▶ _Stated goal_
Please carry on the piece about Michael Douglas films below from its last sentence, in the same voice.

Thinking back on Falling Down you forget just how reprehensible and vacuous Michael Douglas’s frankly unsympathetic turn as a white collar worker gone AWOL is. It’s like the frustrated rant of a racist vigilante who’s convinced the whole world is going to collapse from the weight of immigration and whatever social issue has gotten their goat that week. That said, it does have that awesome scene where Michael Douglas demands his burger look like the burger on the menu, even though that would probably be like eating plastic. It’s the only political belief of his which is okay to empathise with, otherwise you are just a reactionary bigot.
One of the most psychologically wrought movies of the late ‘80s, Fatal Attraction provided Douglas with one of his best performances as a married man whose decision to have a one night stand comes back to haunt him in the form of a bunny-boiling psychopath. Whilst Glenn Close arguably steals the show Douglas is nonetheless excellent as the man trying to protect his family from the clutches of a woman-done-wrong.

▶ _Record extracts_
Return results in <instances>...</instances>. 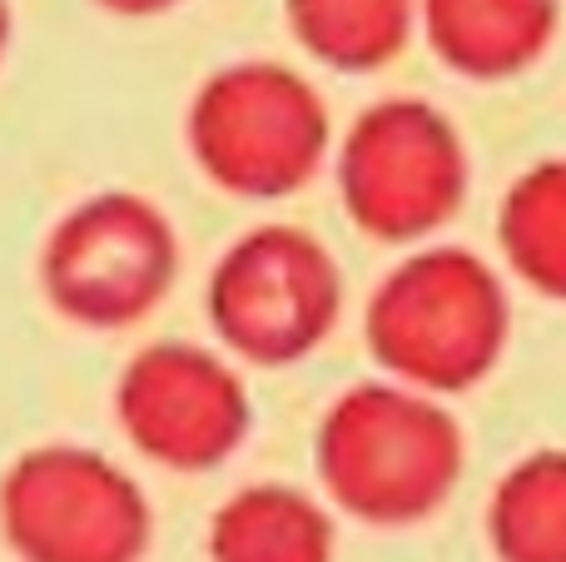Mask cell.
I'll use <instances>...</instances> for the list:
<instances>
[{"label": "cell", "mask_w": 566, "mask_h": 562, "mask_svg": "<svg viewBox=\"0 0 566 562\" xmlns=\"http://www.w3.org/2000/svg\"><path fill=\"white\" fill-rule=\"evenodd\" d=\"M512 304L492 264L458 244H422L373 289L363 339L398 384L462 394L497 368Z\"/></svg>", "instance_id": "cell-2"}, {"label": "cell", "mask_w": 566, "mask_h": 562, "mask_svg": "<svg viewBox=\"0 0 566 562\" xmlns=\"http://www.w3.org/2000/svg\"><path fill=\"white\" fill-rule=\"evenodd\" d=\"M214 562H328L333 523L303 488L254 483L239 488L209 523Z\"/></svg>", "instance_id": "cell-10"}, {"label": "cell", "mask_w": 566, "mask_h": 562, "mask_svg": "<svg viewBox=\"0 0 566 562\" xmlns=\"http://www.w3.org/2000/svg\"><path fill=\"white\" fill-rule=\"evenodd\" d=\"M179 274V239L165 209L129 189H105L55 219L40 249L50 309L80 329H129L149 319Z\"/></svg>", "instance_id": "cell-4"}, {"label": "cell", "mask_w": 566, "mask_h": 562, "mask_svg": "<svg viewBox=\"0 0 566 562\" xmlns=\"http://www.w3.org/2000/svg\"><path fill=\"white\" fill-rule=\"evenodd\" d=\"M562 0H418V25L452 75L497 85L542 60Z\"/></svg>", "instance_id": "cell-9"}, {"label": "cell", "mask_w": 566, "mask_h": 562, "mask_svg": "<svg viewBox=\"0 0 566 562\" xmlns=\"http://www.w3.org/2000/svg\"><path fill=\"white\" fill-rule=\"evenodd\" d=\"M6 50H10V0H0V65H6Z\"/></svg>", "instance_id": "cell-15"}, {"label": "cell", "mask_w": 566, "mask_h": 562, "mask_svg": "<svg viewBox=\"0 0 566 562\" xmlns=\"http://www.w3.org/2000/svg\"><path fill=\"white\" fill-rule=\"evenodd\" d=\"M185 139L199 175L239 199L298 195L328 155V105L279 60H239L195 90Z\"/></svg>", "instance_id": "cell-3"}, {"label": "cell", "mask_w": 566, "mask_h": 562, "mask_svg": "<svg viewBox=\"0 0 566 562\" xmlns=\"http://www.w3.org/2000/svg\"><path fill=\"white\" fill-rule=\"evenodd\" d=\"M119 434L145 454L149 464L175 473H205L234 458L249 438L254 408H249L244 378L234 364L185 339L139 348L115 384Z\"/></svg>", "instance_id": "cell-8"}, {"label": "cell", "mask_w": 566, "mask_h": 562, "mask_svg": "<svg viewBox=\"0 0 566 562\" xmlns=\"http://www.w3.org/2000/svg\"><path fill=\"white\" fill-rule=\"evenodd\" d=\"M0 533L20 562H139L149 503L85 444H35L0 478Z\"/></svg>", "instance_id": "cell-7"}, {"label": "cell", "mask_w": 566, "mask_h": 562, "mask_svg": "<svg viewBox=\"0 0 566 562\" xmlns=\"http://www.w3.org/2000/svg\"><path fill=\"white\" fill-rule=\"evenodd\" d=\"M283 15L313 60L343 75H368L408 45L418 0H283Z\"/></svg>", "instance_id": "cell-12"}, {"label": "cell", "mask_w": 566, "mask_h": 562, "mask_svg": "<svg viewBox=\"0 0 566 562\" xmlns=\"http://www.w3.org/2000/svg\"><path fill=\"white\" fill-rule=\"evenodd\" d=\"M497 244L532 294L566 304V155L537 159L512 179L497 209Z\"/></svg>", "instance_id": "cell-11"}, {"label": "cell", "mask_w": 566, "mask_h": 562, "mask_svg": "<svg viewBox=\"0 0 566 562\" xmlns=\"http://www.w3.org/2000/svg\"><path fill=\"white\" fill-rule=\"evenodd\" d=\"M488 538L502 562H566V448H537L497 478Z\"/></svg>", "instance_id": "cell-13"}, {"label": "cell", "mask_w": 566, "mask_h": 562, "mask_svg": "<svg viewBox=\"0 0 566 562\" xmlns=\"http://www.w3.org/2000/svg\"><path fill=\"white\" fill-rule=\"evenodd\" d=\"M318 483L343 513L408 528L438 513L462 478V428L438 394L408 384H353L313 438Z\"/></svg>", "instance_id": "cell-1"}, {"label": "cell", "mask_w": 566, "mask_h": 562, "mask_svg": "<svg viewBox=\"0 0 566 562\" xmlns=\"http://www.w3.org/2000/svg\"><path fill=\"white\" fill-rule=\"evenodd\" d=\"M343 274L333 254L298 225H259L219 254L205 314L219 344L259 368H289L333 334Z\"/></svg>", "instance_id": "cell-6"}, {"label": "cell", "mask_w": 566, "mask_h": 562, "mask_svg": "<svg viewBox=\"0 0 566 562\" xmlns=\"http://www.w3.org/2000/svg\"><path fill=\"white\" fill-rule=\"evenodd\" d=\"M338 195L348 219L382 244H422L468 199L462 135L428 100H378L338 145Z\"/></svg>", "instance_id": "cell-5"}, {"label": "cell", "mask_w": 566, "mask_h": 562, "mask_svg": "<svg viewBox=\"0 0 566 562\" xmlns=\"http://www.w3.org/2000/svg\"><path fill=\"white\" fill-rule=\"evenodd\" d=\"M99 10H109V15H165V10H175L179 0H95Z\"/></svg>", "instance_id": "cell-14"}]
</instances>
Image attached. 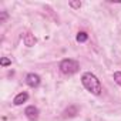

▶ _The result_
The project which effectively revived Douglas’ career and gave the star a renewed sense of credibility (this in spite of the film being a commercial flop), Wonder Boys is an enjoyable stoner romp about a writer struggling to finish his second novel and failing at growing up. Includes a great scene involving Michael Douglas, Tobey Maguire, his lover who happens to be his boss’s wife, a freshly murdered dog and Marilyn Monroe’s coat.